After we removed duplicate entries, we performed an initial screen of titles or abstracts to assess potential relevance and remove those off-topic. Screening of titles, abstracts, and full texts for each article was conducted by three experienced and trained investigators (BKV, AR, and AM), each blinded to the other’s ratings. In case of discrepancy, a final decision was made by a consensus. Afterward, we obtained relevant full-text articles, revaluated their eligibility, and determined their final inclusion or exclusion.
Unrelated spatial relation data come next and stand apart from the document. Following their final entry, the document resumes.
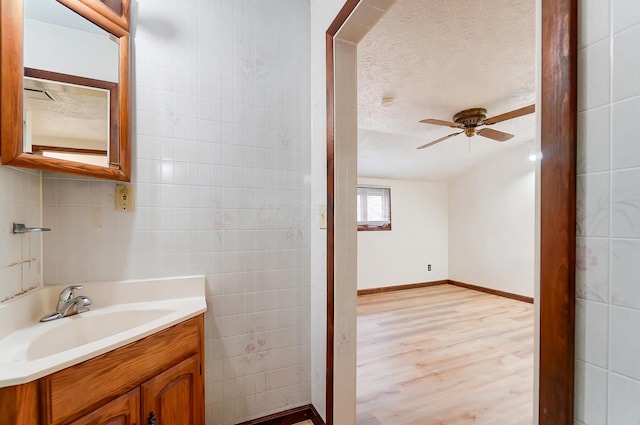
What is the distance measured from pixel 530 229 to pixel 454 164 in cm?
152

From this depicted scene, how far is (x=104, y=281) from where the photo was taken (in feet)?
4.10

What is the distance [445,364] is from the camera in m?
2.30

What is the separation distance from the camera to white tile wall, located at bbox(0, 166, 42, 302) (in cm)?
94

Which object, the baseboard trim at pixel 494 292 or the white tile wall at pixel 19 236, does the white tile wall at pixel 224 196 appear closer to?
the white tile wall at pixel 19 236

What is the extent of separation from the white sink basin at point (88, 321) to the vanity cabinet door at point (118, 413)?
0.18m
Studies written in languages other than the five pre-specified above and studies designed as reviews, letters to the editor, expert opinions, commentaries, case reports, case series, editorials were excluded. In case of articles with missing or dubious data or without an available full text, we tried to contact the corresponding author twice to obtain more information by email. The study was excluded whenever our contact attempt failed. We didn’t accept studies whose sample deliberately included patients with more than a chronic disease or in which MS was not the primary condition. When multiple articles reported data from the same population, the article with the highest number of variables described was selected. We also excluded studies whose study sample were unlikely to be representative of the total population with MS–for example, studies that only focus on specific MS phenotype, only included PwMS with specific deficits or comorbidities, studies that excluded subjects with any disability, or populations primarily selected by the variables of interest. Fig 1 provides the PRISMA flowchart overview of the search and screening strategy performed. Articles were exported and managed in Mendeley 1.19.8 (Elsevier, New York, USA).

Fig 1

PRISMA flowchart.

Data analysis and quality assessment

Data extraction was done by two independent reviewers (BKV and AR) and eventual disagreements were resolved by discussion until a consensus was reached. From each eligible study, we extracted the prevalence of unemployment and early retirement. In the cases in which the proportion was not explicit, we calculated it using as the denominator the entire population of the study and as the numerator, the raw explicit number of subjects with any of the outcomes studied. In addition to the outcomes of interest, the following variables were extracted in a Microsoft Excel spreadsheet: name of the first author, year of publication, country, sample size, average age, gender, higher educational attainment (defined as ˃ 12 schooling years), study design, mean Expanded Disability Status Scale (EDSS), mean disease duration, use of disease-modifying drugs (DMDs), MS phenotype (progressive or relapsing-remitting), the prevalence of fatigue, neuropsychiatric symptoms and cognitive impairment. Countries were grouped into continents and were classified by income according to the World Bank country classification 2021 [22]. A data extraction form was used to extract equivalent information in a standardized manner, and to also minimize the intra-examiner variability, all the extracted data were double-checked. Categorical variables are reported as prevalence (%) while numerical variables are reported as means with the respective standard deviation (SD).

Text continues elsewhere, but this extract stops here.